• PROBLEMS TO SOLVE
A - In the IBD blog excerpt, what does the writer name as the first topic?
B - Pick up the IBD blog excerpt after its final sentence and carry it forward.

Without further ado, I want to dive into our first topic, a topic I believe is a great starting ground for this blog: What is IBD? For some, this topic may be a bit dry. You have had several years of experience parenting a child with IBD; you certainly know what it is! However, for others, this topic is exactly what you need. Your child was just diagnosed with IBD, and you are looking for a starting ground to conduct your research. Maybe others just need a reminder of how IBD is diagnosed or what treatment options are available. No matter where you and your child are in your IBD journey, I hope you gain something out of this post!

• RECORDS SUPPLIED

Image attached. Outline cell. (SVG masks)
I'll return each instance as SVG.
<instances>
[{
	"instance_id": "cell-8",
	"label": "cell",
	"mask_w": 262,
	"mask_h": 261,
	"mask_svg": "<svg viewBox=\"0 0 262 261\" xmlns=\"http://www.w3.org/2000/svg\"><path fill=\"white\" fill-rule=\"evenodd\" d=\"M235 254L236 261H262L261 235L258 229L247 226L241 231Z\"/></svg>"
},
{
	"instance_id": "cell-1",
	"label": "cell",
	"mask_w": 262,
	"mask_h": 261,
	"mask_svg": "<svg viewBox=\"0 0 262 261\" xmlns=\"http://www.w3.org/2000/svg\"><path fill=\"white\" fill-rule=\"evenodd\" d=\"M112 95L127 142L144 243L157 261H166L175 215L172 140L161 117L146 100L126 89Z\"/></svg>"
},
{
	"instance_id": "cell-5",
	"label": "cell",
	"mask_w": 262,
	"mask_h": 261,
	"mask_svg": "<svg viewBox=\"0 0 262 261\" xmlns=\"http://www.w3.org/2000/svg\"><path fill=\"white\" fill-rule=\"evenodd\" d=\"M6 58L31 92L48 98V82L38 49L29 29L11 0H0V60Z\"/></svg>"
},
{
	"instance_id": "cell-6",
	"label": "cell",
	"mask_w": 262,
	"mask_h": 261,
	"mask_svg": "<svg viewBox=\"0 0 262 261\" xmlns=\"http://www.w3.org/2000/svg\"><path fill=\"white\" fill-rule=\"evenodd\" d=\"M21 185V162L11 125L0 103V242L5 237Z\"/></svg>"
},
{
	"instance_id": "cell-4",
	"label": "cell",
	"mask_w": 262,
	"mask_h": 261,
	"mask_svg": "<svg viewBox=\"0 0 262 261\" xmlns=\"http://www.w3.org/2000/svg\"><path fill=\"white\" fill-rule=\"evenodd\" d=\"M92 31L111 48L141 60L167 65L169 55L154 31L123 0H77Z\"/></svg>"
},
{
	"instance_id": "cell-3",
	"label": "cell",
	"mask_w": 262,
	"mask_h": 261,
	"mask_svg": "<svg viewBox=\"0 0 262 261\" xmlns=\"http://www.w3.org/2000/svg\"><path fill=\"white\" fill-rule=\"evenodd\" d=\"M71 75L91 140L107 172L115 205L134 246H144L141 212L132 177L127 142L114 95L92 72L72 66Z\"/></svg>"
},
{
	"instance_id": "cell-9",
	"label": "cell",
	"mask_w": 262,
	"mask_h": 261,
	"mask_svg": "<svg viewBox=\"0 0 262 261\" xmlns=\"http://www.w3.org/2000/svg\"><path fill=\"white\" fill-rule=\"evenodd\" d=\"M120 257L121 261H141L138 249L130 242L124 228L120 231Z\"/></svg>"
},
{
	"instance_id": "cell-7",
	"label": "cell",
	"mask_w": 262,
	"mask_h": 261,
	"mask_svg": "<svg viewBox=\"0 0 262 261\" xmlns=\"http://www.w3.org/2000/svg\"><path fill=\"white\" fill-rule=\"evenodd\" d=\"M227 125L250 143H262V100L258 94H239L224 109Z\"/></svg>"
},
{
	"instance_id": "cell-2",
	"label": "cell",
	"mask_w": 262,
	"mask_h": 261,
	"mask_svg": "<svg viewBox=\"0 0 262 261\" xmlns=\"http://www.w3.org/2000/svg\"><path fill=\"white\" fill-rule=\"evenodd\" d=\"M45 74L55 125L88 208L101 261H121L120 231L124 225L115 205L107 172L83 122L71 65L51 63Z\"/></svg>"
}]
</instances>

• RESULTS IN ORDER
A - What is IBD?

B -
About 7 million people worldwide have been diagnosed with inflammatory bowel disease, or IBD.[1] Although IBD is not necessarily a common disease, the Center for Disease Control and Prevention (2020) notes that over the last twenty years, there has been an increase in the number of individuals with the diagnosis.[2] Perhaps your child is one of these individuals. As a parent, a diagnosis of IBD for your child can be incredibly overwhelming and frustrating. Despite the rise in prevalence of IBD, there is still a lot of confusion about the disease. This page is intended to help you demystify some of the many misconceptions about inflammatory bowel disease and provide you with a broad overview of the disease process. What exactly is IBD? What are the symptoms? What causes IBD? How prevalent is it? How is it diagnosed? Are there any complications? How is it treated? Please note that although the information on this page aims to equip you with the fundamental knowledge on the topic of IBD, it is not intended to be a substitute for professional medical advice, diagnosis, or treatment. Please seek the medical advice of your child’s doctor for questions pertaining to your child’s condition or for more detailed information on the topic of IBD.
 
What is IBD?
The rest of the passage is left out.